Zooming out to include the start of 2020, average returns across these miners are 5.2X above bitcoin’s returns of 464%. Collectively they hold a $9.18 billion market cap.
When we take a deeper look at quarterly and monthly miner updates, we see a broader narrative forming with the most successful miners trying to do two things — rapidly scale up production, and increase their HODLing supply.
Looking at Marathon, their monthly bitcoin production increased 6% in August bringing their total bitcoin holdings to 6,695 BTC. Of their bitcoin holdings, 4,812 BTC were purchased in January 2021 for an average price of $31,168. Like many bitcoin miners, Marathon continues to expand their bitcoin treasury, keeping the business well capitalized and ready to deploy the assets if ever needed.
As of August 31, Riot held approximately 3,128 BTC, all of which were produced by its self-mining operations. By Q4 2022, Riot anticipates achieving a total hash rate capacity of 7.7 EH/s with a fully-deployed mining fleet of 81,146 Antminers. Marathon also expects to have a mining fleet of 133,000 machines deployed by the middle of next year, and they look to be on track with 21,584 miners secured as of September 1.

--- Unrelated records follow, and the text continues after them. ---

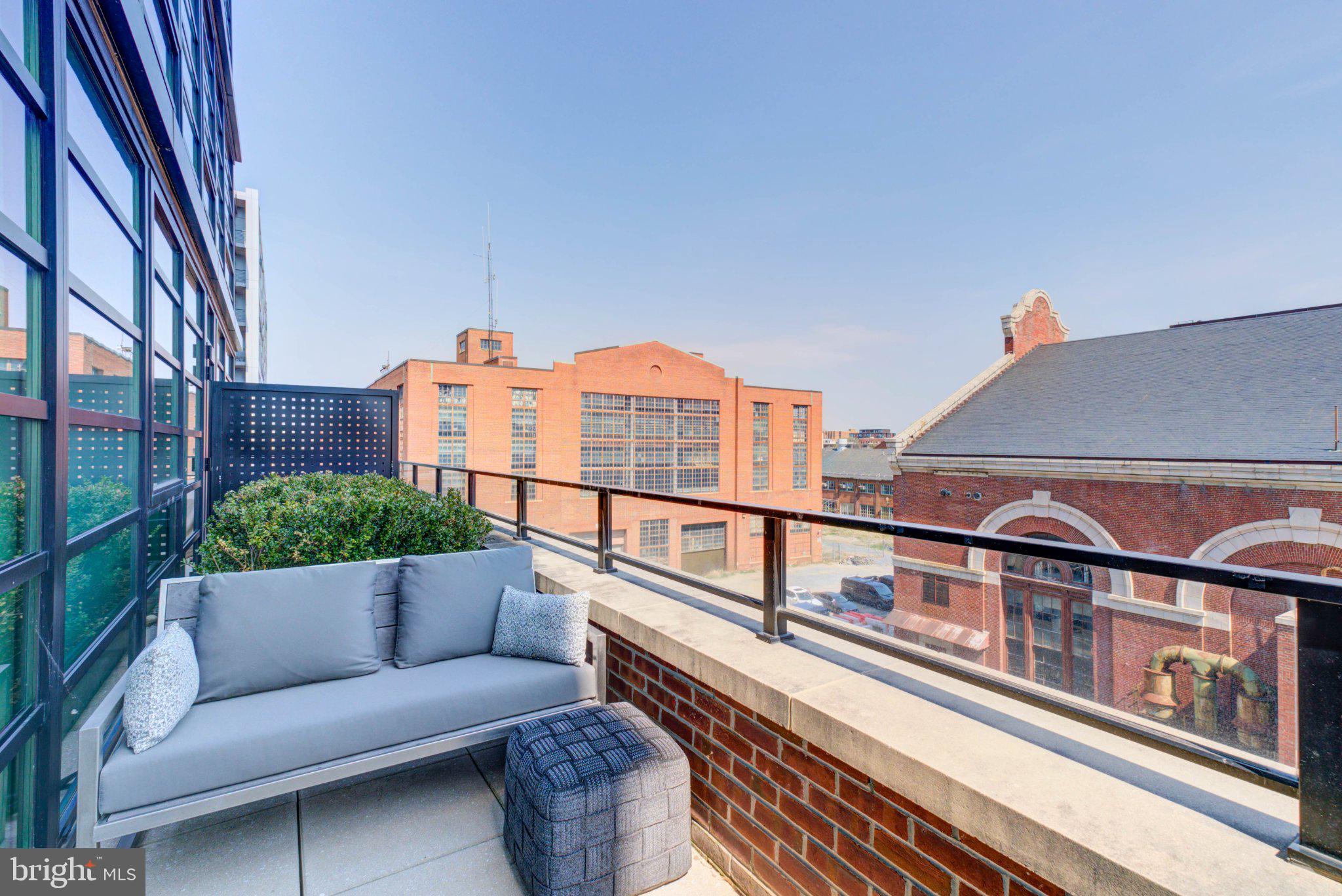 1300 4TH STREET SE 414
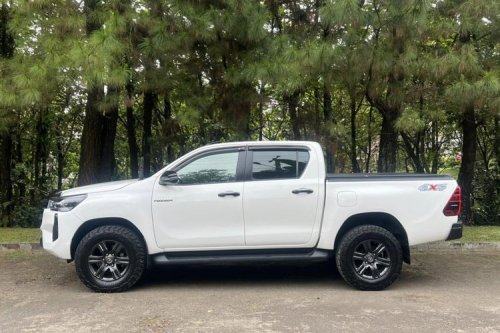 Toyota, Toyota Hilux, Pengalaman Pemakai Toyota Hilux 2025 untuk Harian, Masih Nyaman meski Dimensi Besar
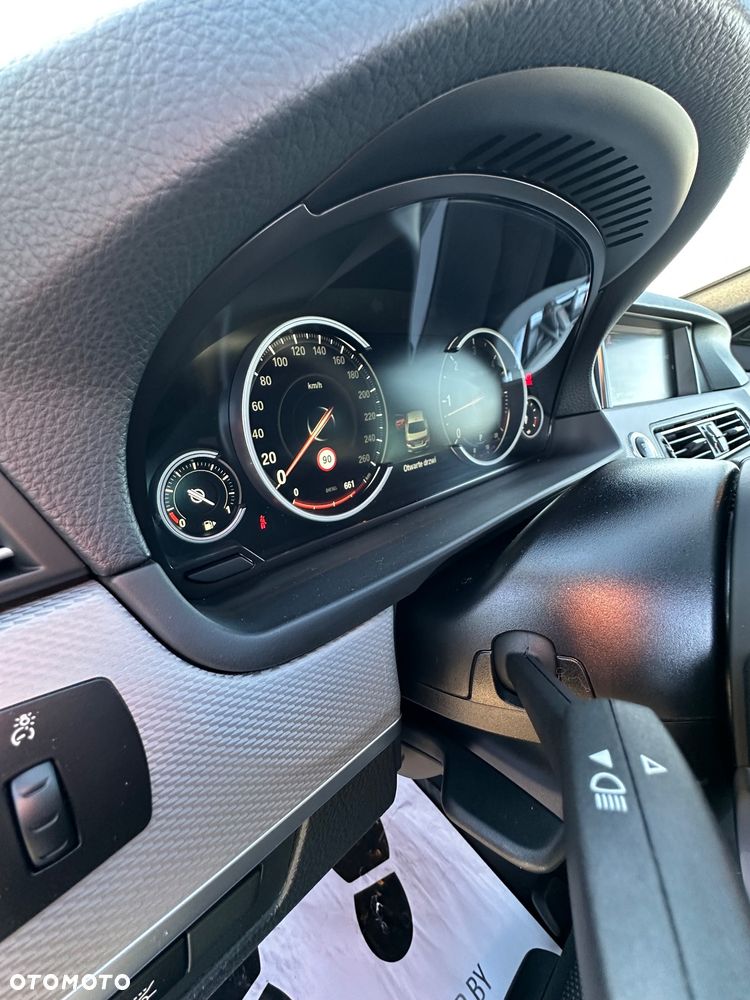 BMW Seria 5 535d xDrive - 28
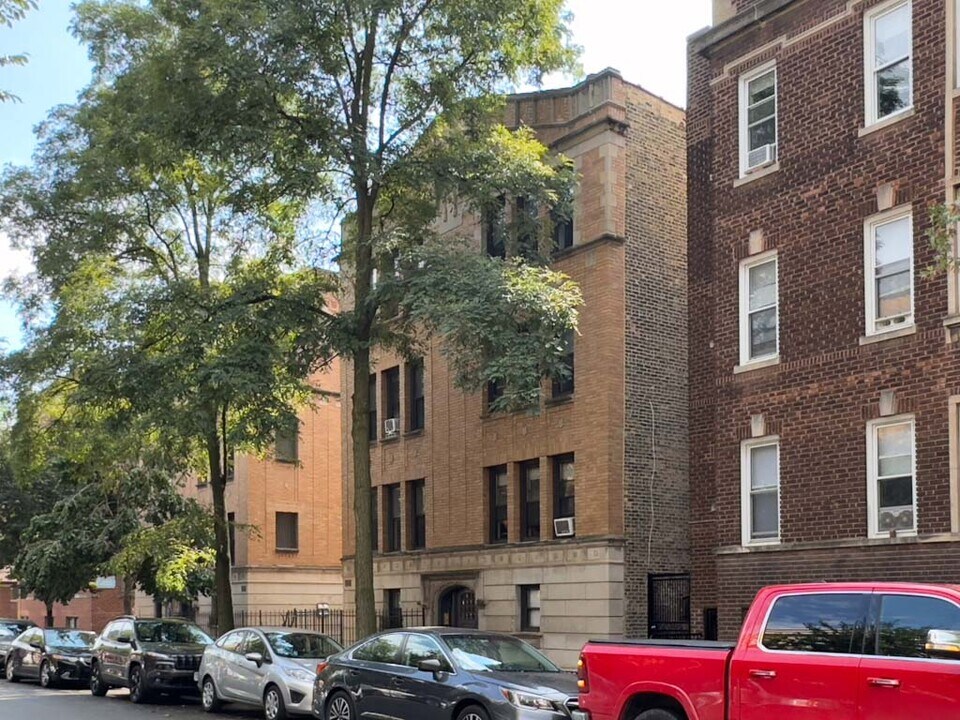 828 W Cornelia in Chicago, IL - Building Photo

What we’re seeing play out in the bitcoin mining world is a pure capitalist market in a race to scale up operations, drive down costs and drive up profit margins, with the goal to secure as much bitcoin supply as possible. Yet, many mainstream investors have not woken up to the mining industry dynamics and the risk/reward upside to holding miner equity as bullish price scenarios continue. Few have thought through what a 5-10X move in bitcoin price would do for these companies' balance sheets, earnings and overall share price. Many have yet to think through the nation state game theory that will play out as new players emerge such as the country of Laos legalizing bitcoin mining just last week.
Fidelity, Vanguard, Charles Shwabb, Blackstone and BlackRock have all taken relatively small mining positions over the last year. We’ve only seen the beginnings of the large-scale bitcoin mining operation industry really start to take off.